Monday, August 9th, 2021
Construction has begun on $1.2M Marion bike path
By Tom Millhouse
Children bicycle and run in an area that will become the Marion Township Greenwa. . .
MARIA STEIN - Several years of planning and fundraising will soon bear fruit as the construction of the $1.175 million Marion Township Greenway bike path kicked off last week.
The contract for the project has been awarded to Tom's Construction of St. Henry. Although the completion could be delayed by bad weather, it is expected to be finished by late October, said Marion Township trustee Bob Unrast.

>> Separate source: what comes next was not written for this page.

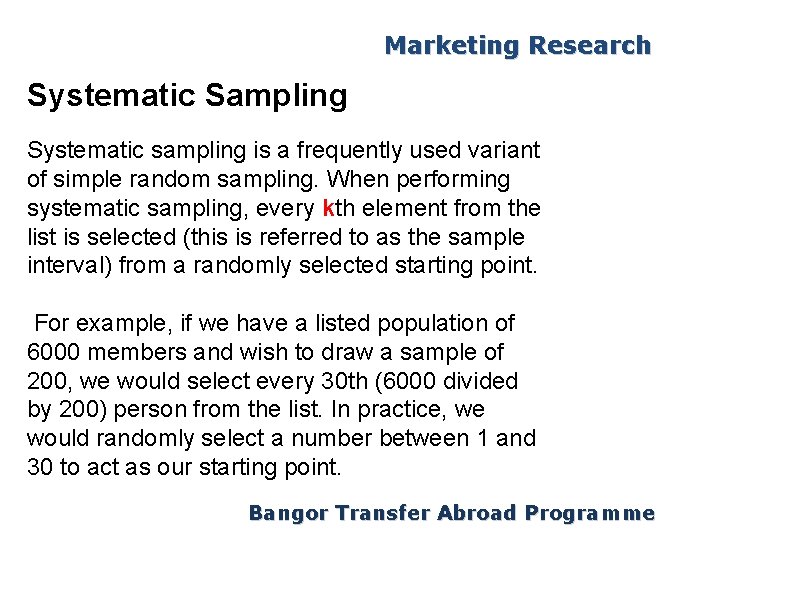 Marketing Research

Systematic Sampling

Systematic sampling is a frequently used variant of simple random sampling. When performing systematic sampling, every kth element from the list is selected (this is referred to as the sample interval) from a randomly selected starting point.

For example, if we have a listed population of 6000 members and wish to draw a sample of 200, we would select every 30th (6000 divided by 200) person from the list. In practice, we would randomly select a number between 1 and 30 to act as our starting point.

Bangor Transfer Abroad Programme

The 2.1-mile asphalt path for bicyclists and walkers will start at Marion Township Park and continue along property donated by the Sisters of the Precious Blood and the Spiritual Center of Maria Stein into the Marion Community Industrial Park and end at State Route 716.
Bike path committee member Nick Moeller said discussions on the project began in 2016, but the idea goes back even further.
"I think interest in a bike path has been here for decades," he said, noting he came across a button from the 1970s proclaiming support for a Marion Township bike path.
"We started reaching out to see if we could make this project happen," Moeller said. "Interest in the project led to the formation of a bike path committee."
"Our goal as a committee is to try to connect our community to make it safe and give the people something to enjoy," said committee member Ben Moeller. "I think there are a lot of people who are anxious to allow their kids to get from one part of the community to another without having to get on the road," he said.
The committee, which also includes Brad Knapke, Randy Liette, Dave Rengers, Marianne Bruns, Sandi Holdheide, Dani Otte and Darrin Poeppelman, brought the project to the attention of Marion Township trustees, who agreed to pursue funding. Unrast said Ron Puthoff of Chickasaw offered tips on seeking state money for the project.
Unrast said the township was awarded an $869,500 grant from the Ohio Public Works Commission through the Clean Ohio Fund Green Space Conservation Program. The local match for the project is $305,500.
Unrast said the township purchased 14 acres in the industrial park from the Marion Community Land Development Organization for $248,000 to be used as land for the path. Trustees also received the donation of 5.5 acres of land from the Spiritual Center of Maria Stein and 2.6 acres from the Sisters of the Precious Blood for the bike path and green space conservation area.
The bike path is part of the Marion Township Greenway Project, which is designed to conserve green space and wildlife habitat and provide educational opportunities for students.
Parking for bike path users will be provided on Booster Drive in the industrial park. Existing parking also is available at the Marion Community Park on St. Johns Road in Maria Stein.
The committee has been busy raising money to provide the matching local funds. In addition to obtaining private donations through the Marion Community's website at www.marioncommunities.com, the committee will host a craft beer, wine and food festival on Sept. 11. The Moellers reported this week that nearly all of the 300 tickets for the event have been sold.
The committee is nearing its goal of raising $305,500 for the project.
"We're real close to our goal, we're under $18,000,' said Nick Moeller.
The fundraising efforts also have been undertaken by younger local residents. The Moellers said children in the Chapel Hill subdivision of Maria Stein have raised several hundred dollars with their lemonade stand in recent years.
Other fundraisers have included a Party in the Park for three years and a Greenway Founders' Brick Club drive that is underway on the website. Donations of $500 will be recognized with an engraved brick on the bike path and donations of more than $2,500 will be recognized on a plaque.
Township officials praised the fundraising efforts of the committee.
"They have done a wonderful job," said Bonnie Garrison, township fiscal officer.
Unrast and the Moellers, who are cousins, said they hope to extend the bike path to Chickasaw in the future, but no time frame has been set for a second phase.
"It's hard to put a timetable (on the second phase)," Ben Moeller said. "Our feeling is once this is completed and people see it, they will be anxious to see it grow."